简短任务 1. 将条目中从开头起、到包含“88V84L46 81L43 80L38”的那一行为止的各行原样返回，两端均包括在内。

文档正文.
◆ ◆ ◆ ◆ ◆ ◆ ◆

#23996 [parallel] Support moe_dense_tp_size == attn_tp_size to share the attention TP group

原始 PR 作者 brucechanglongxu 合并时间 2026-05-30 17:10 文件变更 3 提交数 2 评论 8 代码增减 +41 / -5

执行摘要

支持 dense MLP 与 attention 共享 TP 组的并行

SGLang 之前强制 moe_dense_tp_size 只能为 1 或 None，阻止了 dense MLP 沿着 attention TP 组进行张量并行（moe_dense_tp_size == attn_tp_size > 1）。对于 MoE 模型，dense 层如果能与 attention 共享 TP 组，可以减少通信开销、提高资源利用率。PR body 明确说明需要解除这三处守卫，使该配置开箱可用。

值得精读，尤其是 communicator.py 中新增的通信模式。设计上保持了与现有 _simple / _gather_* 分支的一致性，代码简洁。建议后续补充单元测试，并考虑在文档中明确 moe_dense_tp_size 的取值范围和限制。

讨论亮点

Reviewer ch-wan 确认了 PR 的意图——是允许任意 moe_dense_tp_size 还是仅 moe_dense_tp_size == attn_tp_size。作者 brucechanglongxu 澄清为后者，随后更新了标题和描述。ch-wan 也对 common.py 中 >=1 的注释提出修正意见，最终实现采用了 is not None 的精确表达。

实现拆解

server_args.py：将 check_server_args 中 moe_dense_tp_size in {1, None} 的断言改为 (None, 1, self.tp_size)，允许合法值为 None、1 或 tp_size。
common.py：修改 require_attn_tp_gather 函数，移除 assert server_args.moe_dense_tp_size in [1, None]；并将条件 moe_dense_tp_size == 1 改为 moe_dense_tp_size is not None，使所有非 None 的值都触发 attention TP gather 路径。
communicator.py：在 CommunicateWithAllReduceAndLayerNormFn.get_fn 中新增一个条件分支，当输入/输出均为 TP_ATTN_FULL 且 attn_tp_size > 1 时，返回新静态方法 _tp_attn_all_reduce_and_layernorm。该方法在 attention TP 组内对 hidden states 做 all-reduce，然后执行 layernorm。

配置验证限于 moe_dense_tp_size == attn_tp_size，其他大于 1 的值走现有 require_mlp_tp_gather 分支，未在本 PR 中测试。

文件	模块	状态	重要度
`python/sglang/srt/layers/communicator.py`	通信层	modified	7.01
`python/sglang/srt/server_args.py`	服务参数	modified	5.07
`python/sglang/srt/utils/common.py`	公共工具	modified	4.99

关键符号

_tp_attn_all_reduce_and_layernorm get_fn require_attn_tp_gather check_server_args

关键源码片段

python/sglang/srt/layers/communicator.py core-logic

新增 _tp_attn_all_reduce_and_layernorm 方法，实现了 dense MLP 与 attention 共享 TP 组时的通信路径，是本 PR 的核心逻辑变更。

◆ ◆ ◆ ◆ ◆ ◆ ◆

简短任务 2. 用两句话概括上面这篇关于 PR #23996 的文档。

◆ ◆ ◆ ◆ ◆ ◆ ◆

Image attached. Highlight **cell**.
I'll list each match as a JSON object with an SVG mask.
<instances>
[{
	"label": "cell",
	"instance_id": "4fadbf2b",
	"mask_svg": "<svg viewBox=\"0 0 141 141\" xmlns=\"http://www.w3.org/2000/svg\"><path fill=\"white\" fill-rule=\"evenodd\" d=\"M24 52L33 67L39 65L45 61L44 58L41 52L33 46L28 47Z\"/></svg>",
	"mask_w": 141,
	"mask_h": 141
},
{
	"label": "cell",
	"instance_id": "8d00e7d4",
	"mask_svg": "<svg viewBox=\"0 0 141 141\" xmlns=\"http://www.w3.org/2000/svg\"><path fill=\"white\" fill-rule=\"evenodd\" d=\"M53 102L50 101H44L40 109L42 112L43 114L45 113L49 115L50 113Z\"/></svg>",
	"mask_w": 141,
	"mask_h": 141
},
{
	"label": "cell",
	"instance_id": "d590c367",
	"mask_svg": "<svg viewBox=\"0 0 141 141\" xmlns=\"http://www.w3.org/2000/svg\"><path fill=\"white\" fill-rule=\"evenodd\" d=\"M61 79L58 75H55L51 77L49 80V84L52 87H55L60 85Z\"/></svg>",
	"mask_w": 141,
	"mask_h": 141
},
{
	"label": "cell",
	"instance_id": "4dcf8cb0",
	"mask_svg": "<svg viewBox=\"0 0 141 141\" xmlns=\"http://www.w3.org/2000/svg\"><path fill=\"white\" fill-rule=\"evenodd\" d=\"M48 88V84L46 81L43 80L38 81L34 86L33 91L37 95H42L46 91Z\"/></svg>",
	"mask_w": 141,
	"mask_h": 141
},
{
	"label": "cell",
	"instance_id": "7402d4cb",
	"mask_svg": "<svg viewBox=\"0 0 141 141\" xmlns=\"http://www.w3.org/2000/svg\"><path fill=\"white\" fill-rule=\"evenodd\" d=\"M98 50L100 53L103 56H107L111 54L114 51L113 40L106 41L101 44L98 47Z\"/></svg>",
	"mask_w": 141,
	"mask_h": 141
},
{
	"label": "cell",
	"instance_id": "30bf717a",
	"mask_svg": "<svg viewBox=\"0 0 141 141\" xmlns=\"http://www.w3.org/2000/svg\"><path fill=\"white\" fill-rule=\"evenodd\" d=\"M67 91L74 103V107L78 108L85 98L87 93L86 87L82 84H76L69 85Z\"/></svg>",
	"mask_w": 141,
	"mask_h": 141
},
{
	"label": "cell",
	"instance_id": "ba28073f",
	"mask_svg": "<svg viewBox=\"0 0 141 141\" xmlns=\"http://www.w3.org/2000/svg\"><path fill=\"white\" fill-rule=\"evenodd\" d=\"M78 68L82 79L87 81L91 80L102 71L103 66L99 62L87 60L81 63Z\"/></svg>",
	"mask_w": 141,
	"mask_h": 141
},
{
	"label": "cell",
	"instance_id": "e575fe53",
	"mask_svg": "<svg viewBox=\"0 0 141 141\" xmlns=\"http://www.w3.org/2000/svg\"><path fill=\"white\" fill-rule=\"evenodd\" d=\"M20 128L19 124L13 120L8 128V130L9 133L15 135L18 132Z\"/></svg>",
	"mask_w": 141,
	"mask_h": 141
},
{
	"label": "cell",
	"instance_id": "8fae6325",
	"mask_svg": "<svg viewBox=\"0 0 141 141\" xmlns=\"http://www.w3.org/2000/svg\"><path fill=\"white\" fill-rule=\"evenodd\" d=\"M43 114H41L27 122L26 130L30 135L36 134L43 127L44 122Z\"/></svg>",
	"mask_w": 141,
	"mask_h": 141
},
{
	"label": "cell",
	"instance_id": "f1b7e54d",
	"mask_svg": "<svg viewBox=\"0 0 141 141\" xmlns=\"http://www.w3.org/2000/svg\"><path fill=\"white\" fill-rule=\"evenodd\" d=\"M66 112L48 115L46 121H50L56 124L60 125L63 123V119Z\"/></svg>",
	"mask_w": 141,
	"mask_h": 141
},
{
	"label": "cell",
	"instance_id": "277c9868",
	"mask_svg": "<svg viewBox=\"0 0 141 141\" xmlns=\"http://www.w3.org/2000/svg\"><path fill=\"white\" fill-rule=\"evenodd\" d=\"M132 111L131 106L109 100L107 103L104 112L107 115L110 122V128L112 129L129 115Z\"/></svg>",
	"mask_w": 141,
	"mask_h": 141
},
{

◆ ◆ ◆ ◆ ◆ ◆ ◆

结果 1.
Image attached. Highlight **cell**.
I'll list each match as a JSON object with an SVG mask.
<instances>
[{
	"label": "cell",
	"instance_id": "4fadbf2b",
	"mask_svg": "<svg viewBox=\"0 0 141 141\" xmlns=\"http://www.w3.org/2000/svg\"><path fill=\"white\" fill-rule=\"evenodd\" d=\"M24 52L33 67L39 65L45 61L44 58L41 52L33 46L28 47Z\"/></svg>",
	"mask_w": 141,
	"mask_h": 141
},
{
	"label": "cell",
	"instance_id": "8d00e7d4",
	"mask_svg": "<svg viewBox=\"0 0 141 141\" xmlns=\"http://www.w3.org/2000/svg\"><path fill=\"white\" fill-rule=\"evenodd\" d=\"M53 102L50 101H44L40 109L42 112L43 114L45 113L49 115L50 113Z\"/></svg>",
	"mask_w": 141,
	"mask_h": 141
},
{
	"label": "cell",
	"instance_id": "d590c367",
	"mask_svg": "<svg viewBox=\"0 0 141 141\" xmlns=\"http://www.w3.org/2000/svg\"><path fill=\"white\" fill-rule=\"evenodd\" d=\"M61 79L58 75H55L51 77L49 80V84L52 87H55L60 85Z\"/></svg>",
	"mask_w": 141,
	"mask_h": 141
},
{
	"label": "cell",
	"instance_id": "4dcf8cb0",
	"mask_svg": "<svg viewBox=\"0 0 141 141\" xmlns=\"http://www.w3.org/2000/svg\"><path fill=\"white\" fill-rule=\"evenodd\" d=\"M48 88V84L46 81L43 80L38 81L34 86L33 91L37 95H42L46 91Z\"/></svg>",

结果 2. 该 PR 解除了 SGLang 中把 moe_dense_tp_size 限定为 1 或 None 的守卫，使 dense MLP 能在 moe_dense_tp_size == attn_tp_size 时与 attention 共享 TP 组。改动涉及 server_args.py、common.py 和 communicator.py 三个文件，其中 communicator.py 新增的 _tp_attn_all_reduce_and_layernorm 方法会在 attention TP 组内对 hidden states 做 all-reduce，然后执行 layernorm。